AAAR_introNext week, I’ll have the exciting opportunity to spend time amongst the best and brightest air pollution scientists in the world at the 2010 AAAR “Air Pollution and Health” specialty conference in San Diego.

The conference is co-sponsored by EPA and this year the theme is “bridging the gap from sources to health outcomes”, a topic relevant to protecting human health both within the U.S. and abroad.

According to the conference website, I can expect to find “rigorous debates,” “state-of-the-art products” and “the latest information on linking adverse health effects of air pollution to emissions sources and atmospheric pollutants.”

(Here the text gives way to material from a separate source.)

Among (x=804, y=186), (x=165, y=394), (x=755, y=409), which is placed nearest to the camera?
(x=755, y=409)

During my 5 days navigating a sea of posters, talks, panels, and vendor fairs, I will plan to share daily photos and posts on the exciting EPA-relevant science I encounter. This is a unique opportunity to communicate up-to-the-minute information on science that is happening now.

Hot topics to look out for:

  1. Cardiovascular disease, asthma, and diabetes as air pollution risk factors: What underlying health problems put you at higher risk?
  2. Mortality and long-term particle exposure: Can pollution exposure lead to an earlier death?
  3. Genetics and air pollution: Is our capacity to deal with air pollution written in our DNA?
  4. Multi-pollutants: How can scientists study particle mixtures that contain hundreds of chemicals?
  5. Atmospheric transport and transformation: What happens to pollutants once they are in the air?
  6. Successes and challenges: Have actions to improve air quality been successful? Have there been unintended consequences?

Stay tuned…

About the Author: Becky Fried is a student contractor with EPA’s National Center for Environmental Research, part of the Office of Research and Development.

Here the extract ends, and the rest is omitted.